Para esta recuperación de la obra en Salzburgo el icónico Peter Sellars ha querido actualizar de un modo bastante naíf la obra, buscando resonancias realmente insustanciales en torno al destino contemporáneo del capitalismo, pero ya digo, de un modo superficial y decepcionante. El resultado fue un espectáculo, de unas dos horas de duración sin descansos, francamente aburrido y reiterativo. Una ocasión desaprovechada, pues, para devolver cierta difusión a una obra que merece, al menos, ser conocida.
Con un vestuario realmente colorista de Camille Assaf y con la desconcertante escenografía de George Tsypin, gran parte del desarrollo dramático recaía precisamente en iluminación de James F. Ingalls, a través de una serie de ruletas, media docena, situadas a lo largo y alto de la Felsenreitschule, casi a modo de platillos volantes. Iluminadas en rojo y verde, principalmente, fueron poco más que un envoltorio de celofán para un escenario donde pasaban muchas cosas pero sin un rumbo claro, donde la acción básica del libreto se perdía por momentos y donde Sellars parecía empeñado en jugar al despiste, como incapaz de ir al grano en ningún momento.
Sea como fuere, interesante trabajo en el foso del joven director ruso Timur Zangiev, de apenas treinta años de edad. Con una seriedad y aplomo realmente admirables, transmitió la impresión de ser un maestro con una preparación sobresaliente. Logró poner en pie una versión de poderío sinfónico sin perder de vista la compleja acción teatral. El resultado, gracias a una Filarmónica de Viena en estado de gracia, fue una versión descollante, digna de preservarse en disco.
En el apartado vocal se impuso la homogeneidad, con una pareja protagonista muy bien armada, con el tenor Sean Panikkar y la soprano Asmik Grigorian.
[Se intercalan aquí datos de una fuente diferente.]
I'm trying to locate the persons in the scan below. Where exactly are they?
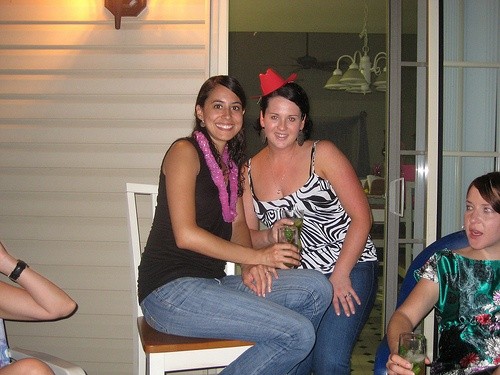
[239,68,379,375]
[137,76,334,375]
[385,171,500,375]
[0,242,77,375]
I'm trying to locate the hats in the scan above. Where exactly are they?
[250,68,297,101]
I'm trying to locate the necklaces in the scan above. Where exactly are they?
[273,173,286,195]
[194,130,239,223]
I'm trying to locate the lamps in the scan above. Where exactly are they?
[104,0,148,29]
[323,0,388,96]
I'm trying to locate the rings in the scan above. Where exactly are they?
[345,293,351,299]
[265,271,270,275]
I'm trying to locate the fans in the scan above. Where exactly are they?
[264,35,349,74]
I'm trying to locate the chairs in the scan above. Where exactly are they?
[126,182,256,375]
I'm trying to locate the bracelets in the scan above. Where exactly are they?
[8,259,28,283]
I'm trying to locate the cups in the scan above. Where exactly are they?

El primero, aunque no posee un instrumento de tintes dramáticos, sabe hacer suyo el rol principal y pone toda la carne en el asador para vivir el personaje de un modo francamente creíble; el timbre, ya digo, puede resultar algo liviano para el rol, pero Panikkar es un cantante realmente sensible e inteligente y supo hacer suyo el papel.
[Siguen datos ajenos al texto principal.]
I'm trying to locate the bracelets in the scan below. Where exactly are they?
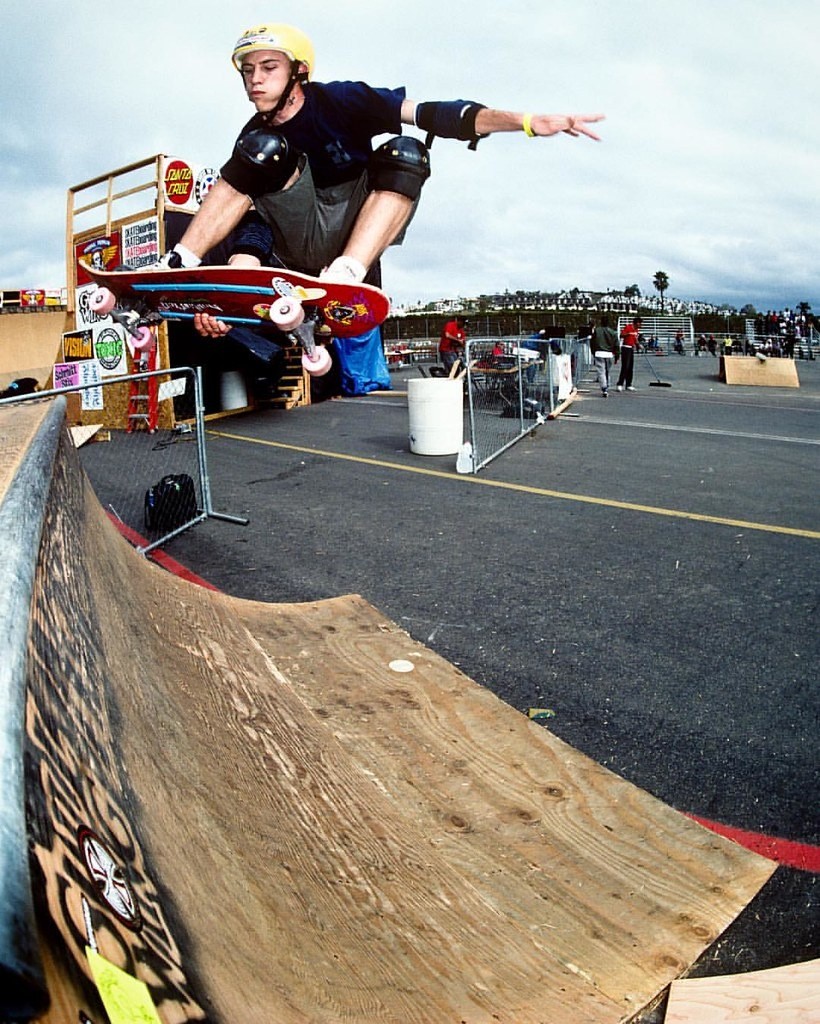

Por su parte Asmik Grigorian -lituana también, lo mismo que Mirga Gražinytė-Tyla y Ausrine Stundyte, menuda cosecha para este pequeño país báltico- no encontró escollo vocal alguno en una parte, la de Polina, que para ella es pan comido. Su generosa presencia escénica redondeó una labor a la altura de lo esperado, con una entrega sobresaliente en la última escena.
Del resto del elenco es justo destacar el gran trabajo de Peixin Chen en la parte del General, con un instrumento sonoro y rotundo, algo rudo pero flexible y bien encajado con la vis teatral del personaje, uno de los mejor trabajados en la propuesta de Peter Sellars. También fue grato reencontrar a Juan Francisco Gatell, en unas coordenadas donde seguramente pocos le esperaban, y cumpliendo con creces con la parte del Marqués, atinado a la hora de trasladar el carácter manipulador del rol y desenvuelto asimismo en el plano vocal.
Y mención aparte merece la aparición en escena de la gran Violeta Urmana, un verdadero mito ya de la reciente historia de la ópera. Qué magnetismo sobre las tablas, que poderío vocal… Memorable, un espectáculo. Del resto de voces me gustó mucho el material exhibido por Nicole Chirka como Blanche, comprometida al máximo además con la puesta en escena de Sellars.